Schmidt Hendrik, Heuer Frank, Drumm Joerg, Klezl Zdenek, Claes Lutz, Wilke Hans-Joachim
Institute of Orthopaedic Research and Biomechanics, University of Ulm, Helmholtzstrasse 14, 89081 Ulm, Germany.
Clin Biomech (Bristol). 2007 May;22(4):377-84. doi: 10.1016/j.clinbiomech.2006.11.008. Epub 2007 Jan 3.
An important step in finite element modeling is the process of validation to derive clinical relevant data. It can be assumed that defect states of a finite element model, which have not been validated before, may predict wrong results. The purpose of this study was to show the differences in accuracy between a calibrated and a non-calibrated finite element model of a lumbar spinal segment for different clinical defects.

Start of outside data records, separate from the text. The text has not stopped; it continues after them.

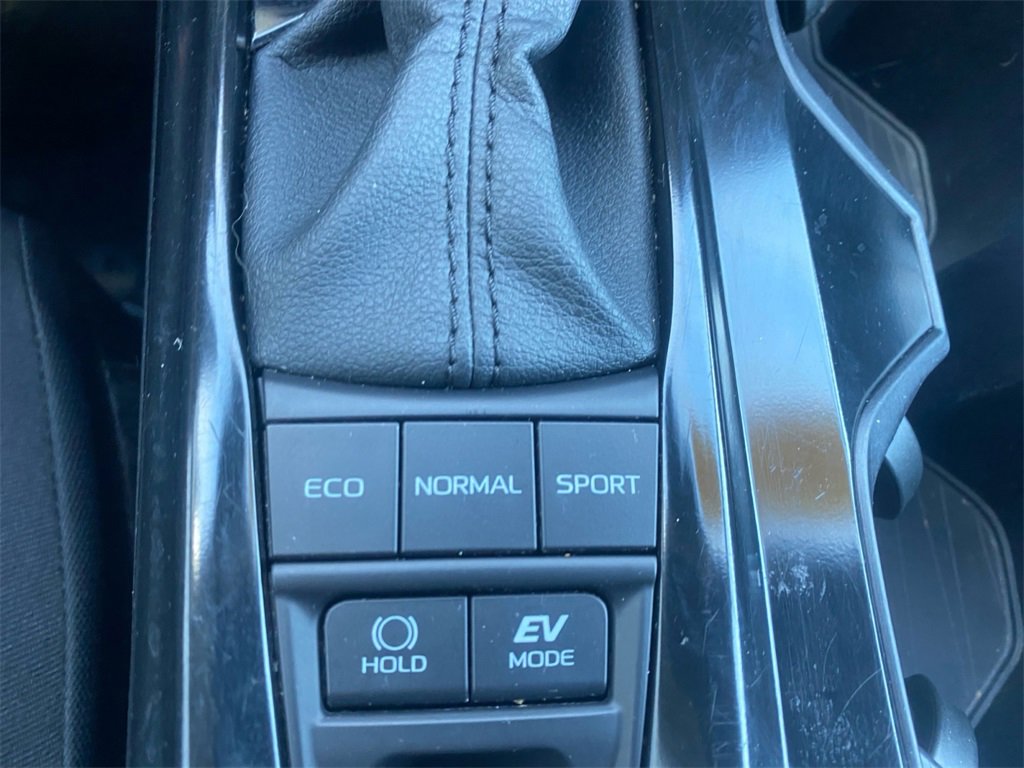 Used 2025 Toyota Camry LE image 24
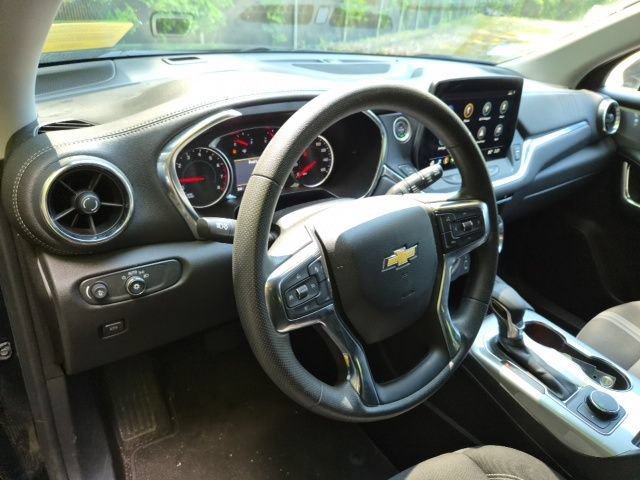 Used 2025 Chevrolet Blazer LT AWD/4WD image 18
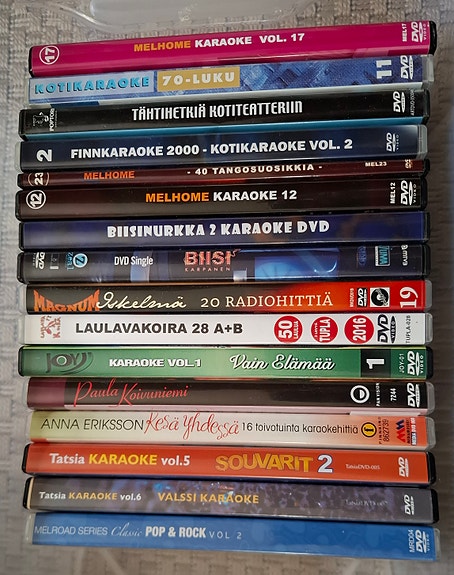Karaoke-DVD paketti useita levyjä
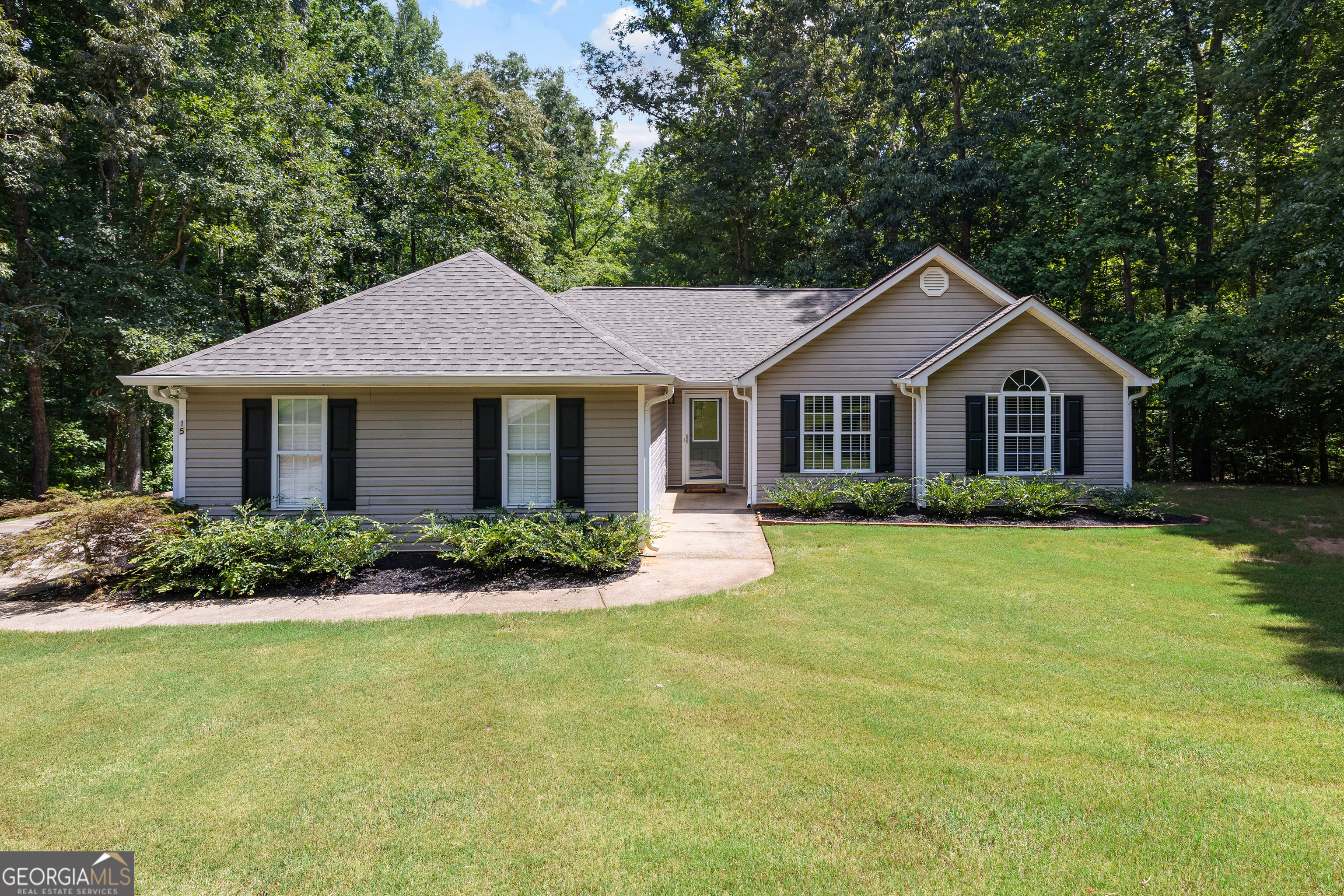 15 Paces Landing Place Property Photo 1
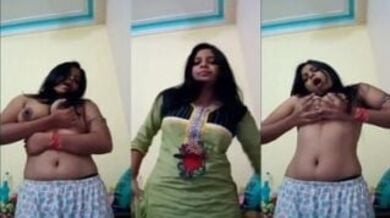 ब्रा कुर्ती उतारकर अपने बूब्स के साथ खेलती लड़की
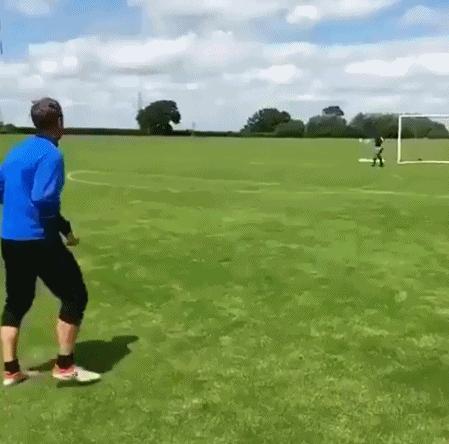 扎球王13次过人,扎球王精彩图片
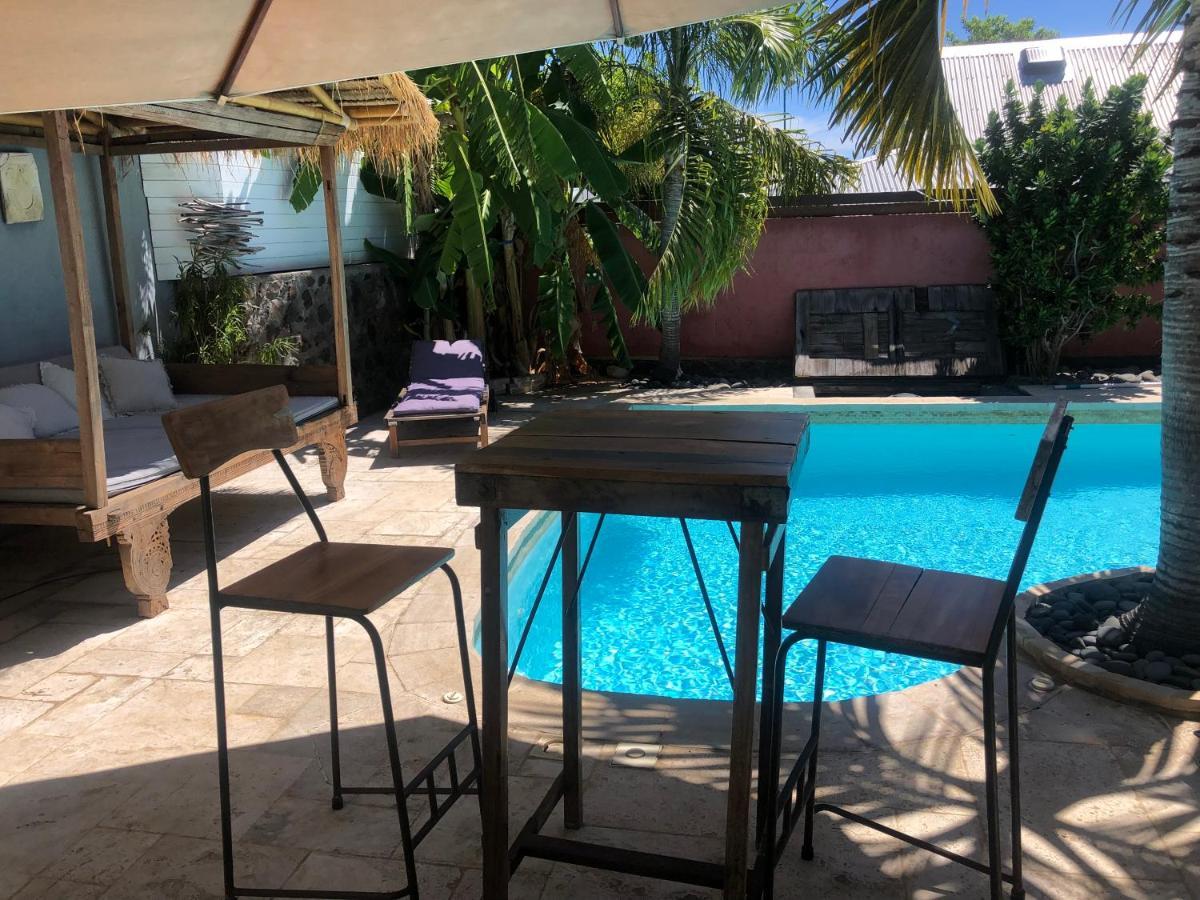 Appartamento studio indépendant dans propriété avec piscine et wifi Saint-Gilles-les Bains Esterno foto
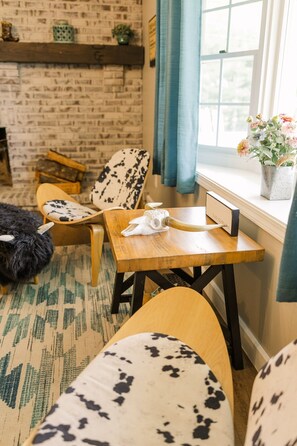 Interior - CF Ranch & Cattle Co. Guest House (Burbank)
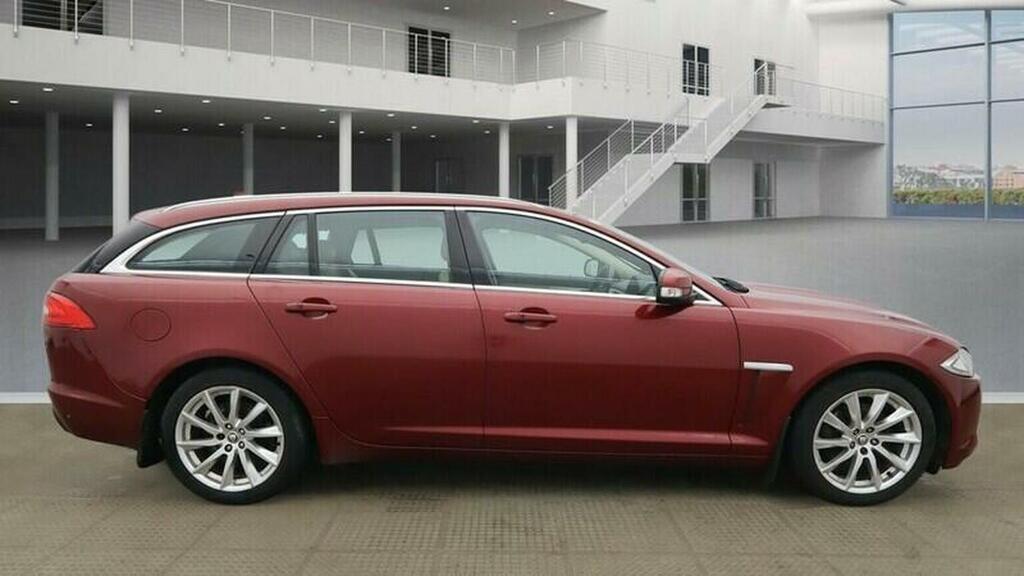 Jaguar XF Estate 2.2D Premium Luxury Sportbrake Euro 5 SH63XHX Red #4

For this study, two geometrically identical finite element models were used. An in vitro experiment was designed, deriving data for the calibration. Frequently used material properties were obtained from the literature and transferred into the non-calibrated model. Both models were validated on three clinical defects: bilateral hemifacetectomy, nucleotomy and interspinous defects, whereas in vitro range of motion data served as control points. Predictability and accuracy of the calibrated and non-calibrated finite element model were evaluated and compared.
Both finite element models could mimic the intact situation with a good agreement. In the defects, the calibrated model predicted motion behavior with excellent agreement, whereas the non-calibrated model diverged greatly.
Investigating the biomechanical performance of implants and load distribution of different spinal structures by numerical analysis requires not only good agreement with the intact segment, but also with the defect states, which are initiated prior to implant insertion. Because of more realistic results the calibration method may be recommended, however, it is more time consuming.
有限元建模中的一个重要步骤是验证过程,以获取临床相关数据。可以假设,未经验证的有限元模型的缺陷状态可能会预测错误的结果。本研究的目的是展示针对不同临床缺陷的腰椎节段校准和未校准有限元模型在准确性上的差异。
在本研究中,使用了两个几何形状相同的有限元模型。设计了一项体外实验,以获取校准数据。常用材料属性从文献中获取并输入到未校准模型中。两个模型都针对三种临床缺陷进行了验证:双侧半椎板切除术、髓核切除术和棘突间缺陷,而体外运动范围数据用作控制点。对校准和未校准有限元模型的可预测性和准确性进行了评估和比较。
两个有限元模型都能很好地模拟完整状态。在缺陷情况下,校准模型对运动行为的预测与实际情况高度吻合,而未校准模型则有很大偏差。
通过数值分析研究植入物的生物力学性能和不同脊柱结构的载荷分布,不仅需要与完整节段高度吻合,还需要与植入物插入前出现的缺陷状态高度吻合。由于结果更符合实际情况,可能推荐使用校准方法,然而,该方法更耗时。